Manuela Sambo

Manuela Sambo was born in Luanda (Angola). As a child, she was surrounded almost exclusively by African art. In the 1980s, she studied German language and literature in Leipzig. Through her future husband, the painter Daniel Sambo-Richter, she came into contact with East German underground art. Its neo-expressive language was often based on African and non-European motifs and was open to the magical rituals of earlier cultures.

Manuela Sambo produced her first works of art, initially small masks, while still a student. After graduating, she devoted herself entirely to fine art. She created sculptures, works on paper and her first paintings. The artist was fascinated by figures of the Virgin Mary and studied European art history. She writes:

"The woman is very important in Angolan culture. In traditional art, motherhood and sexuality were emphasized, as well as the mystical, the magical, the primordial feminine. European Marian figures, on the other hand, have a more enraptured expression... Mary is also the primordial mother, but her physical attributes are not emphasized...

The figures in my paintings are seeing, but in the sense of looking inwards.
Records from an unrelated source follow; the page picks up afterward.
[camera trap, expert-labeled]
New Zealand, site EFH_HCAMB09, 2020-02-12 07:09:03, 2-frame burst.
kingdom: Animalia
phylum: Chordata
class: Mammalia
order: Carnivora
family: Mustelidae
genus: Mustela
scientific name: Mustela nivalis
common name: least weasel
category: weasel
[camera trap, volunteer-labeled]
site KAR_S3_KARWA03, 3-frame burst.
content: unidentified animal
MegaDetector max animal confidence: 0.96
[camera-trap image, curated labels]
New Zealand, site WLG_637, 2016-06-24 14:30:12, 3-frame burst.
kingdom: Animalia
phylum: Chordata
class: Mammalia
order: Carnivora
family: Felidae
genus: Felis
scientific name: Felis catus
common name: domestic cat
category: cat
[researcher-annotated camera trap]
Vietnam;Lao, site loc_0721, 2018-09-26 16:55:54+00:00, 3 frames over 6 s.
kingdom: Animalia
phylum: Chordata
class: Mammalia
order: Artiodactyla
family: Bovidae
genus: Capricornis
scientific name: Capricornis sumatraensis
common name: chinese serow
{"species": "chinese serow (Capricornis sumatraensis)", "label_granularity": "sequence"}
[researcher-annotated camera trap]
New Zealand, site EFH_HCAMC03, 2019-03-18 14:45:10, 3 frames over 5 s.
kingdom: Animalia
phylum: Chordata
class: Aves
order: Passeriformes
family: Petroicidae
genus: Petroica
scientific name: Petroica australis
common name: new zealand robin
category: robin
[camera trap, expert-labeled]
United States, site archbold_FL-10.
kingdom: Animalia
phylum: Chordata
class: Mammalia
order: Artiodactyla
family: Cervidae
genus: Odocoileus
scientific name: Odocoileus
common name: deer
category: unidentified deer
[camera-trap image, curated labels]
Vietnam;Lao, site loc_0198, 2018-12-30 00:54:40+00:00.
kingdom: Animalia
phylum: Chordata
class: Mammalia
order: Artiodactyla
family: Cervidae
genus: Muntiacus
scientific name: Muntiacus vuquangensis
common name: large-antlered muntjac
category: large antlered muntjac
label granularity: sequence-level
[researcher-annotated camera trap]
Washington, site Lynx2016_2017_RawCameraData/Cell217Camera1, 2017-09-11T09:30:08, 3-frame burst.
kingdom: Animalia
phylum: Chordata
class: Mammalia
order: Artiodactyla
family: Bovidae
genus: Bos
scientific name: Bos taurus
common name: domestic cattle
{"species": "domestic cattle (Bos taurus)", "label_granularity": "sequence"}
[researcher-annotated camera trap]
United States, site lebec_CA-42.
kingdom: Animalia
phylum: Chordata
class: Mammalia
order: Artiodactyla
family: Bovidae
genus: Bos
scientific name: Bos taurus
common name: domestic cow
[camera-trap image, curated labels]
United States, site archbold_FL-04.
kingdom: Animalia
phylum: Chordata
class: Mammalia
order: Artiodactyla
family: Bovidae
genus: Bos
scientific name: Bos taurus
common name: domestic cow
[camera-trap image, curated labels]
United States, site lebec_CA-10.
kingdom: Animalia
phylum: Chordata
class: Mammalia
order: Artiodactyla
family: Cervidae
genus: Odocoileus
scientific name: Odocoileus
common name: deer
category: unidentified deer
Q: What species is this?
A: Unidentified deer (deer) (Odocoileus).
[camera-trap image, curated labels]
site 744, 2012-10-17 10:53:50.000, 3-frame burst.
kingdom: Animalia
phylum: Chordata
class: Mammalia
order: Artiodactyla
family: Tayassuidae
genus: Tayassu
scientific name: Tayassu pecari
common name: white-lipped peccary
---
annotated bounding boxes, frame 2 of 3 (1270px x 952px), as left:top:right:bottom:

For me, this is a way of describing people in a supra-personal way. I have always been interested in the concept of masks. A mask transforms everyone into something immaterial, almost like a ghost. The person loses their individuality and becomes abstract.

In this context, I also realized that Western modernism had discovered forms of abstraction in the visual language of non-European cultures, which was already anchored in me through my origins and is inherent to me. In the process of reflecting on the development of Western art, I was interested in a reversal of this strategy, namely, as an African, to integrate certain parameters of early Western art, especially the Renaissance, into my work."